Découvrez cette tribune rédigée par Sylvie Jonas, Avocate, Fondatrice du cabinet Agil’IT et François Ehly, Manager gouvernance, risques & conformité chez Almond
Des règles communes de protection
Deux réglementations qui se recouvrent
DORA est un règlement entré en vigueur en janvier 2023 et qui deviendra effectif en janvier 2025. Le règlement DORA apporte, dans un seul acte législatif et pour la première fois de l’UE, un cadre détaillé et complet sur la résilience opérationnelle numérique pour les entités financières. Il prévoit également la mise en place d’un mécanisme de surveillance direct des prestataires de services TIC (Technologies de l’Information et de la Communication) critiques au niveau de l’UE. En résumé, les entités financières européennes ou opérant en Europe devront s’assurer qu’elles peuvent résister, répondre et se rétablir face à toute perturbation, accidentelle ou criminelle, de leurs systèmes d’information. La réglementation DORA est en quelque sorte un texte spécial d’application de NIS2 pour le secteur financier, qui en théorie, n’aurait donc pas à appliquer NIS2.
Dans la réalité, les deux réglementations se recouvrent, et il n’est pas toujours simple de savoir si, comme fournisseur de services multidisciplinaires par exemple, on est une entreprise « essentielle » ou « importante » au titre de NIS2 et/ou concerné en même temps par DORA si l’on fournit ces services aussi à des entreprises du secteur financier. En fait, NIS2 et DORA ne sont pas en contradiction mais expriment des différences dans la façon de penser les risques et dans les mécanismes de supervision. Ces différences peuvent engendrer de possibles zones de friction qui pourraient générer des coûts significatifs de mise en conformité pour les entreprises. En théorie, ce sont les régulateurs nationaux qui seront chargés de vérifier la conformité des entreprises (comme l’ANSSI ou l’ACPR en France), mais dans la réalité, la sanction de la non-conformité pourrait provenir, à court terme, du marché ou des juridictions civiles (i.e. recherche de responsabilité sur un préjudice), ce qui n’est pas des plus simples à gérer pour l’entreprise.
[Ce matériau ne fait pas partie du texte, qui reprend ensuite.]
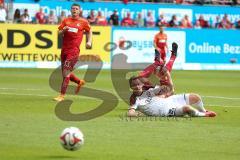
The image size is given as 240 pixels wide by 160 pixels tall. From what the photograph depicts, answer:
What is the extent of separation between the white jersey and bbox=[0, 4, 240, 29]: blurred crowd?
19.6 metres

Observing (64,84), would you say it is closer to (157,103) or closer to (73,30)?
(73,30)

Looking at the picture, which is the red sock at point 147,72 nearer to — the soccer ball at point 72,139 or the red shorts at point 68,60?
the red shorts at point 68,60

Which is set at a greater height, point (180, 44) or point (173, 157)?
point (173, 157)

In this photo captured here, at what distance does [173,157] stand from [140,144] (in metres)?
1.25

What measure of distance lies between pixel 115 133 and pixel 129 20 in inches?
996

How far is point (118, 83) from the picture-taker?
25.7 metres

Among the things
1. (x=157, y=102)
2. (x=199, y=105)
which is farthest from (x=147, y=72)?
(x=199, y=105)

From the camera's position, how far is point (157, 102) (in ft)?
50.4

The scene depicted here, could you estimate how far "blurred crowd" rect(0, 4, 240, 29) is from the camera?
3484 centimetres

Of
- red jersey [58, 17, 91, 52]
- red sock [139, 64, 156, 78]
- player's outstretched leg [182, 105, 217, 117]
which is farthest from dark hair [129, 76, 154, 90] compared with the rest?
red jersey [58, 17, 91, 52]

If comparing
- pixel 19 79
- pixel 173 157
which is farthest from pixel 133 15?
pixel 173 157

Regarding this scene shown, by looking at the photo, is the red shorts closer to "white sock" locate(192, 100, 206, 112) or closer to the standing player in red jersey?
the standing player in red jersey

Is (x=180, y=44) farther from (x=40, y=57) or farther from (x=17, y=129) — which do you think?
(x=17, y=129)

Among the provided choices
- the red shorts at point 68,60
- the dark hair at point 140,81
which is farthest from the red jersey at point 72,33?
the dark hair at point 140,81
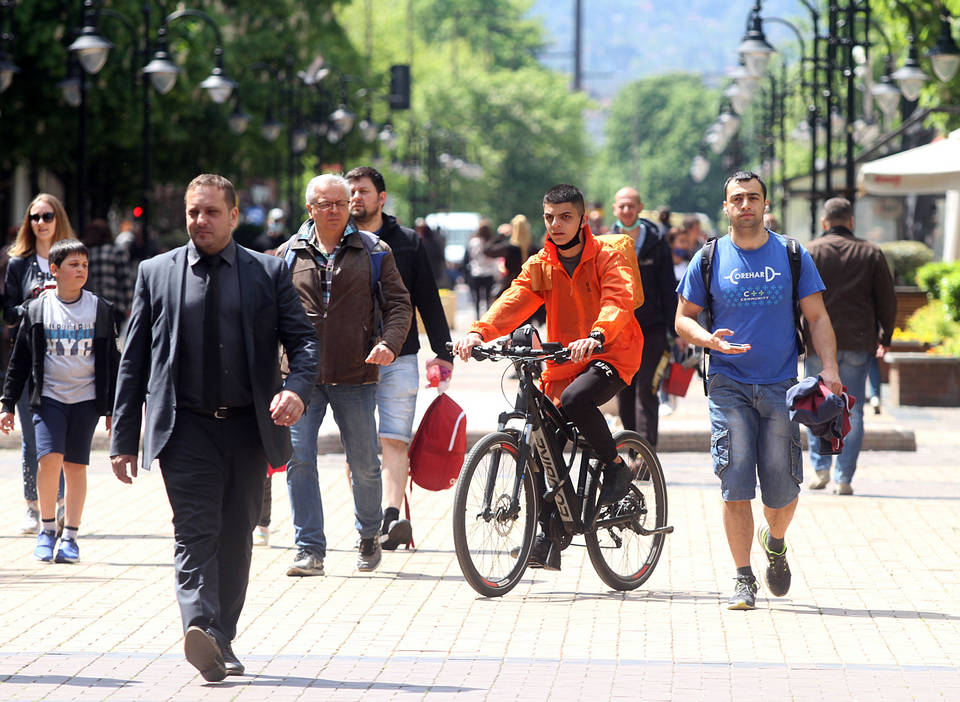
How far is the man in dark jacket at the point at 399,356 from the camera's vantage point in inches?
353

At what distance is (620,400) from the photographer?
1154cm

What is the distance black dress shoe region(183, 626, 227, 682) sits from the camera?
19.3 feet

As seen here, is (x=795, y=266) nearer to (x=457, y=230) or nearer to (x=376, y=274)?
(x=376, y=274)

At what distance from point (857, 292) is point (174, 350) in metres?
6.27

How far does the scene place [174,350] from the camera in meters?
6.06

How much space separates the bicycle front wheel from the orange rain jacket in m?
0.60

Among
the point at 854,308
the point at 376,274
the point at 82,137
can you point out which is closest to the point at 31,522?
the point at 376,274

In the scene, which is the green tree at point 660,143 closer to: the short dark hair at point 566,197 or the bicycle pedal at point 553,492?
the short dark hair at point 566,197

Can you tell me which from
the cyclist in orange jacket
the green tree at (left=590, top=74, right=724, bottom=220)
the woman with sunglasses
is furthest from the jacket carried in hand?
the green tree at (left=590, top=74, right=724, bottom=220)

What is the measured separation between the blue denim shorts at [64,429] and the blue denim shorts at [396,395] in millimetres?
1449

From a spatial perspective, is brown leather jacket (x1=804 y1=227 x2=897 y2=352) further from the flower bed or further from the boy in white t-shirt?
the flower bed

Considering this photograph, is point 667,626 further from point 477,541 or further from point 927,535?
point 927,535

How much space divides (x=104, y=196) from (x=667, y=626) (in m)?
31.6

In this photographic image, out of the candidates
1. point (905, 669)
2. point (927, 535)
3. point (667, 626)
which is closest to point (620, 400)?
point (927, 535)
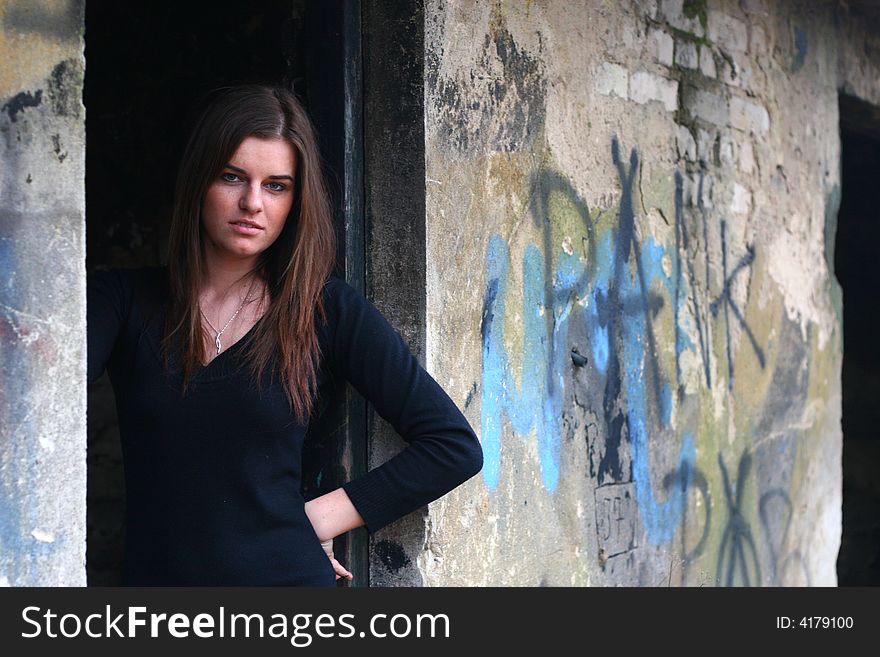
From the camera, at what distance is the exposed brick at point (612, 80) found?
11.3ft

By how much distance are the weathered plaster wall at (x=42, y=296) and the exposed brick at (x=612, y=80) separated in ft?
6.20

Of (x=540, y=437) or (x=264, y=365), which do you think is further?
(x=540, y=437)

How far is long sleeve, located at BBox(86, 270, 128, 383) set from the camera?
217 centimetres

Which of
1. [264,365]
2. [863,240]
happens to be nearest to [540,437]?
[264,365]

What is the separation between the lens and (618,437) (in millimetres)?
3605

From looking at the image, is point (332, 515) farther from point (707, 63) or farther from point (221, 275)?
point (707, 63)

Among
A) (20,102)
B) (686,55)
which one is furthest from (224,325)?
(686,55)

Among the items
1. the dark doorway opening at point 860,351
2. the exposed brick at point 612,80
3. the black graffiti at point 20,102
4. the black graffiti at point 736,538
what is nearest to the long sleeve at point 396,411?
the black graffiti at point 20,102

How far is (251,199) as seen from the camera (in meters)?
2.20

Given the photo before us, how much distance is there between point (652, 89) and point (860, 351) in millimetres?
3556

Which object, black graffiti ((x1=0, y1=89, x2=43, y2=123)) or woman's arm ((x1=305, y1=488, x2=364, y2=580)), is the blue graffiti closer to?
woman's arm ((x1=305, y1=488, x2=364, y2=580))

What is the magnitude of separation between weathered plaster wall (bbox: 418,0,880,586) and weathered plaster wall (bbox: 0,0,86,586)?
3.22 feet

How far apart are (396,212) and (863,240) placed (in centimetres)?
444

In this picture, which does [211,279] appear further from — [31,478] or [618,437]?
[618,437]
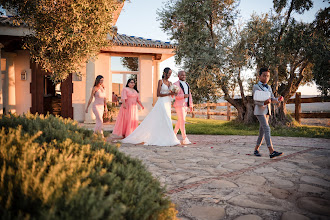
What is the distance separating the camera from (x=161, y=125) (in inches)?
291

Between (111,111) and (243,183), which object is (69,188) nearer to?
(243,183)

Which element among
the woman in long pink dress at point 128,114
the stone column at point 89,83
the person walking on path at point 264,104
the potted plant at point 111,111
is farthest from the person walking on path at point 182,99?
the stone column at point 89,83

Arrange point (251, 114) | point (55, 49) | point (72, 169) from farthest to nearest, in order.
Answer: point (251, 114) → point (55, 49) → point (72, 169)

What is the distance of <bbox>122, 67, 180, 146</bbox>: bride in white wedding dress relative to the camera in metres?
7.27

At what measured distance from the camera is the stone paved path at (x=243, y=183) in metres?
2.82

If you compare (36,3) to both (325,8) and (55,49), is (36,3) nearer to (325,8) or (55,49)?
(55,49)

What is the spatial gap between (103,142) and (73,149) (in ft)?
1.42

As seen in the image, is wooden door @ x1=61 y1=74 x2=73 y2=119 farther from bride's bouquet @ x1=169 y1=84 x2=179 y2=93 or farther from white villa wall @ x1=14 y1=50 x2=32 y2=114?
bride's bouquet @ x1=169 y1=84 x2=179 y2=93

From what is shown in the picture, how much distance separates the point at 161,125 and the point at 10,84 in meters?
10.3

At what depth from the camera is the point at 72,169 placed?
4.87ft

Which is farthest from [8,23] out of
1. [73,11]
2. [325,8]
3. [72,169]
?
[325,8]

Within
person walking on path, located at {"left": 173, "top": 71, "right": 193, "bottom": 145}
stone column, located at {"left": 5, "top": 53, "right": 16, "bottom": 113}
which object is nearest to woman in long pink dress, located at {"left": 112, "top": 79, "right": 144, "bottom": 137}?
person walking on path, located at {"left": 173, "top": 71, "right": 193, "bottom": 145}

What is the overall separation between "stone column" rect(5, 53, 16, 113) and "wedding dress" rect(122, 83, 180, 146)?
9.24 metres

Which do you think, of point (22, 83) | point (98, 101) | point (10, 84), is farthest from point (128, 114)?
point (10, 84)
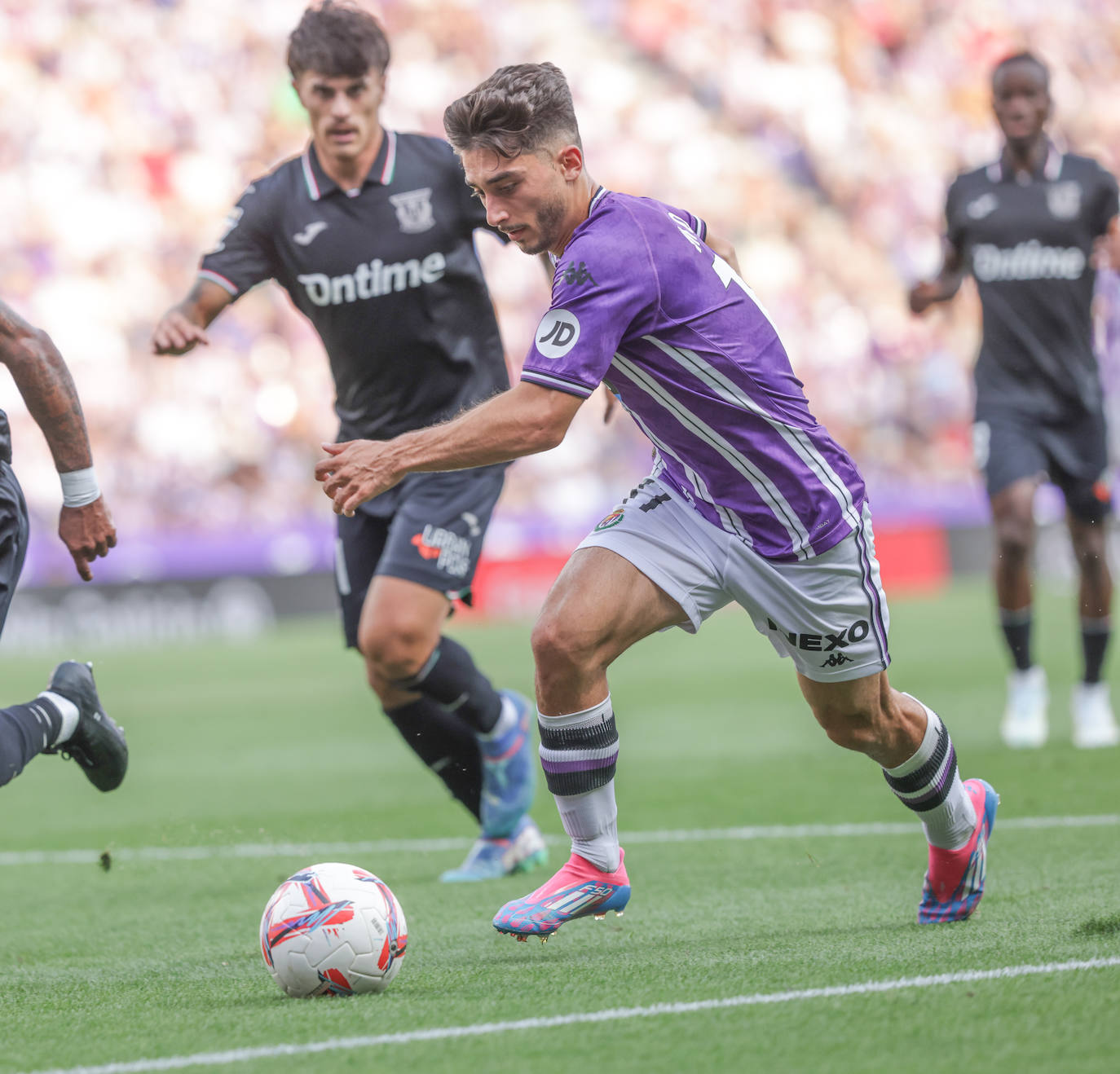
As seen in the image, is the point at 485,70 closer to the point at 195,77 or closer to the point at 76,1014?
the point at 195,77

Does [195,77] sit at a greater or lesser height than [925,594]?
greater

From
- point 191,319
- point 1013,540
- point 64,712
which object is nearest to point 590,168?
point 1013,540

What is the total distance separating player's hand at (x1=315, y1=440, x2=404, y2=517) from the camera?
372cm

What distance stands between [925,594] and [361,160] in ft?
57.4

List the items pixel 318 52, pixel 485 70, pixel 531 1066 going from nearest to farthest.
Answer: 1. pixel 531 1066
2. pixel 318 52
3. pixel 485 70

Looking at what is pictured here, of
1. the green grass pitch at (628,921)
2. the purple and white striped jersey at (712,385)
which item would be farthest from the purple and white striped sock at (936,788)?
the purple and white striped jersey at (712,385)

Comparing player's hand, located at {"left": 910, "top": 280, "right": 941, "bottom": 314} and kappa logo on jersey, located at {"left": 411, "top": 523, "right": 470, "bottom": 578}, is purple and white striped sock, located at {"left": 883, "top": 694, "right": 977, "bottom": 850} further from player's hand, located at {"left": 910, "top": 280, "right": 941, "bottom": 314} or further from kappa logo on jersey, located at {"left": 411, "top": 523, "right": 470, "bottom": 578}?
player's hand, located at {"left": 910, "top": 280, "right": 941, "bottom": 314}

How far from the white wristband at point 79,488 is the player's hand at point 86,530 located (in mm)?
15

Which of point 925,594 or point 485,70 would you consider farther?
point 485,70

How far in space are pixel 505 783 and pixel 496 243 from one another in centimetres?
1455

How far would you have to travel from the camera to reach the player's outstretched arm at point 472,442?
376cm

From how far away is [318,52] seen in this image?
593cm

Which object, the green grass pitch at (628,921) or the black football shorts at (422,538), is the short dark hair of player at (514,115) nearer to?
the green grass pitch at (628,921)

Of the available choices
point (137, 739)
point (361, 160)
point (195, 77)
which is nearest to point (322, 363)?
point (195, 77)
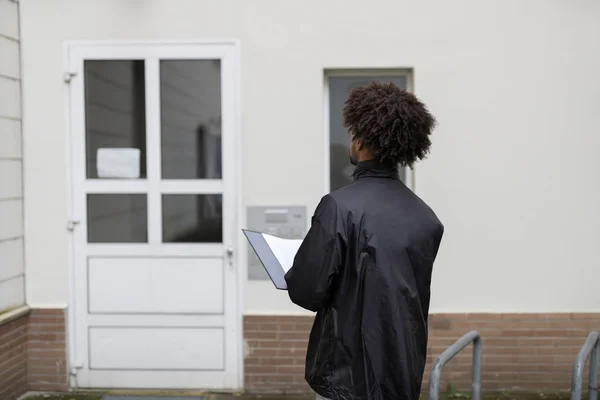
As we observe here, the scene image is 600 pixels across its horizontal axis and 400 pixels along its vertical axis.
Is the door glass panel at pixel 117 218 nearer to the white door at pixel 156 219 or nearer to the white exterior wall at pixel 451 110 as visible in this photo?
the white door at pixel 156 219

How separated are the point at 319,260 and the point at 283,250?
37 cm

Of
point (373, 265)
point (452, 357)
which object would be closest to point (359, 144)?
point (373, 265)

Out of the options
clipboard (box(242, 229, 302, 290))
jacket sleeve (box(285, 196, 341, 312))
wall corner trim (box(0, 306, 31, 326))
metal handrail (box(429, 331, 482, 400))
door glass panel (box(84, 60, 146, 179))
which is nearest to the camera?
jacket sleeve (box(285, 196, 341, 312))

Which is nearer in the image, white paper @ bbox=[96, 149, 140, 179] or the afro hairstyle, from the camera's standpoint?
the afro hairstyle

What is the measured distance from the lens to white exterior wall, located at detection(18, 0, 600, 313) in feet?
15.5

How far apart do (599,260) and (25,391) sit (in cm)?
433

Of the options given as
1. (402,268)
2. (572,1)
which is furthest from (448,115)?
(402,268)

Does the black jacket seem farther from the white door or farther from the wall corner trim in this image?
the wall corner trim

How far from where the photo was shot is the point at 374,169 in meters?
2.47

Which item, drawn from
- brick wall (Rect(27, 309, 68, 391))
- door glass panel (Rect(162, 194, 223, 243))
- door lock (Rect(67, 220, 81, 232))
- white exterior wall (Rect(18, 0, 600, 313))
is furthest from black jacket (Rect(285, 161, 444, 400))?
brick wall (Rect(27, 309, 68, 391))

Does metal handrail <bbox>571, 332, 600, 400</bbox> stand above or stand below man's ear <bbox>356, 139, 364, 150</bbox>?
below

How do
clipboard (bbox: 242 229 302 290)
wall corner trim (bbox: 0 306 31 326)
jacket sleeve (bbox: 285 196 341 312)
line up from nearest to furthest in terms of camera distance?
1. jacket sleeve (bbox: 285 196 341 312)
2. clipboard (bbox: 242 229 302 290)
3. wall corner trim (bbox: 0 306 31 326)

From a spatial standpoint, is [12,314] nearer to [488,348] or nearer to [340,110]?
[340,110]

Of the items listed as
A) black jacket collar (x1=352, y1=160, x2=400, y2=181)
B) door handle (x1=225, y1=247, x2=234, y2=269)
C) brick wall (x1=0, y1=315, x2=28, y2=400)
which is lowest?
brick wall (x1=0, y1=315, x2=28, y2=400)
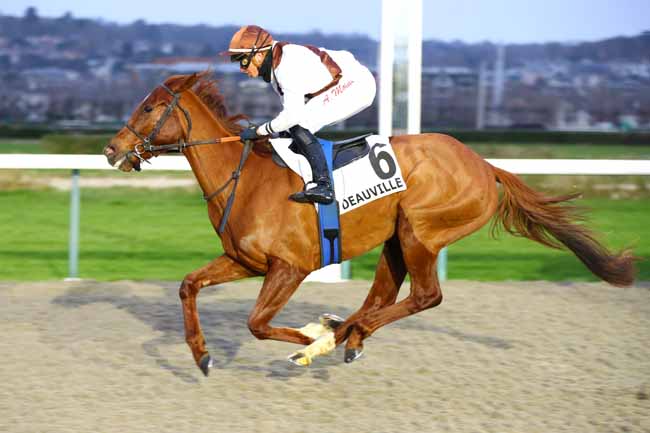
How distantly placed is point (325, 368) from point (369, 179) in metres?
0.89

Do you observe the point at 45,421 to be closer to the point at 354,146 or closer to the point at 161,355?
the point at 161,355

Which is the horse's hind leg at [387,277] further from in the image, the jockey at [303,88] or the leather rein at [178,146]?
the leather rein at [178,146]

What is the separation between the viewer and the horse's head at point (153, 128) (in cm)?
420

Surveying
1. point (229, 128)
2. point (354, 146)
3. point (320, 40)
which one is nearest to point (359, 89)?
point (354, 146)

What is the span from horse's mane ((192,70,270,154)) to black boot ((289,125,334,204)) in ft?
0.92

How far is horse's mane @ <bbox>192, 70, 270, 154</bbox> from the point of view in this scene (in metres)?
4.38

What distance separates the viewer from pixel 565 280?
288 inches

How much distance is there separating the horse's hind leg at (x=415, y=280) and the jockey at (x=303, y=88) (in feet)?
1.46

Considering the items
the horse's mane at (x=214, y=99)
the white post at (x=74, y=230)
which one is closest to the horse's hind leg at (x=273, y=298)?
the horse's mane at (x=214, y=99)

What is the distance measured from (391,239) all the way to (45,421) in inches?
70.0

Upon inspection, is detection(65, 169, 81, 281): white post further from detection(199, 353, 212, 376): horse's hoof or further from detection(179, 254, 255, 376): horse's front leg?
detection(199, 353, 212, 376): horse's hoof

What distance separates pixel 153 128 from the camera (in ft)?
13.9

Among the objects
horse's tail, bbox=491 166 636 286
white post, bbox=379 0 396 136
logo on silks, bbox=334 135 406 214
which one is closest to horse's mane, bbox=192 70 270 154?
logo on silks, bbox=334 135 406 214

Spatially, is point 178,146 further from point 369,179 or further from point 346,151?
point 369,179
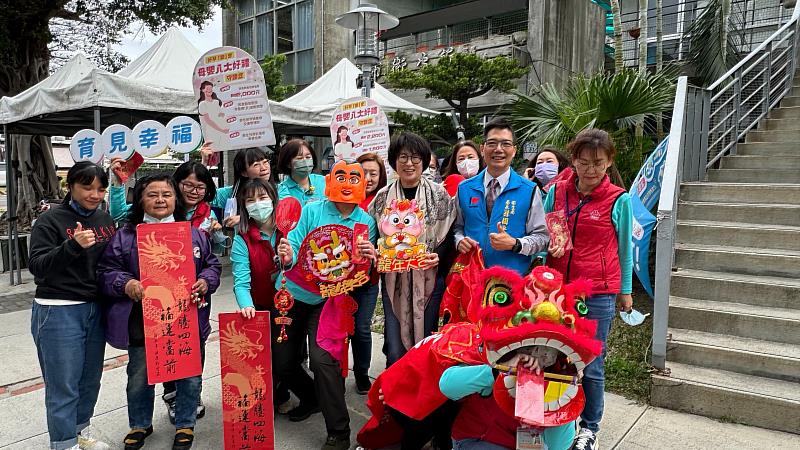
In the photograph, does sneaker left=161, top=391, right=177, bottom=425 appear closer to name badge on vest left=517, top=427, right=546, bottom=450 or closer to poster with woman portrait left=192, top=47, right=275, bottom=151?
poster with woman portrait left=192, top=47, right=275, bottom=151

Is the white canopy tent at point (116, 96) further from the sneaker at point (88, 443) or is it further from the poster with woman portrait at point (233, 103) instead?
the sneaker at point (88, 443)

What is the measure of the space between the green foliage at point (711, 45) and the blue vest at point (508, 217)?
715 centimetres

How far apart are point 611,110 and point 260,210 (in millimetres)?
4017

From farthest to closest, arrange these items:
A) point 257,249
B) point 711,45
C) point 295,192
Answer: point 711,45, point 295,192, point 257,249

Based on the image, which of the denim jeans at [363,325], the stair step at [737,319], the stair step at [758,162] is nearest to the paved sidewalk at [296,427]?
the denim jeans at [363,325]

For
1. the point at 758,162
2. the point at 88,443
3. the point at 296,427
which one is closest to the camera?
the point at 88,443

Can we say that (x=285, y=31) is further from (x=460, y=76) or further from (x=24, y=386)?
(x=24, y=386)

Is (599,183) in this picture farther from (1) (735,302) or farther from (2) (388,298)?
(1) (735,302)

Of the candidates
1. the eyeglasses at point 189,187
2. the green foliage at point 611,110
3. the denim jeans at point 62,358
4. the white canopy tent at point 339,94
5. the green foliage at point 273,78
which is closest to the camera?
the denim jeans at point 62,358

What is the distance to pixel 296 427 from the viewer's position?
3420 mm

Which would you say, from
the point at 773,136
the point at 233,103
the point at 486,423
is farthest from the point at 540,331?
the point at 773,136

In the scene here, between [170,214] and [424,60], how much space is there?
1358 cm

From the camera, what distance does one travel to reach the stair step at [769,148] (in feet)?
19.6

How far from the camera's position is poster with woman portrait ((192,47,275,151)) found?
3859 mm
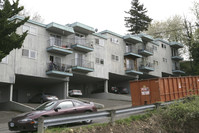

Contrôle partout, sécurité nulle part ?
D’une manière générale, l’entrée en vigueur de ces réglementations intervient alors que les entreprises ont déjà mis en œuvre des procédures de protection de leurs infrastructures digitales et de résistance aux attaques. Or, de façon assez contre intuitive, l’excès des dispositifs de contrôle que pourrait provoquer la mise en conformité avec NIS2 et DORA seraient susceptibles de nuire à la sécurité à cause de contrôles très granulaires et donc très lourds, poussant très loin la logique des contrôles, jusqu’aux fournisseurs des fournisseurs par exemple.
L’expérience prouve que le fait que des organisations consacrent d’énormes moyens à la réalisation de contrôles n’est pas toujours le gage d’une amélioration significative de la sécurité. Le danger est de faire de la conformité pour faire de la conformité, pour cocher des cases. La conformité est un levier certes, mais elle ne doit pas se faire au détriment de la réalisation opérationnelle de la sécurité. Appliquer le bon sens du modèle universel de cybersécurité est une excellente façon de se mettre en pré conformité ou en conformité. Une seule chose compte : que les procédures de sécurité répondent de façon claire aux incidents, que ce soit en les prévenant ou en limitant leur impact, quelle que soit sa place dans l’écosystème.
Pour l’heure, dans l’incertitude où sont les entreprises quant aux contours exacts de ces deux réglementations et à leurs conditions précises d’applications, il serait bon que les autorités compétentes se concentrent sur les décrets d’application, les textes complémentaires et les bonnes pratiques, et se mettent en pause sur de nouvelles législations.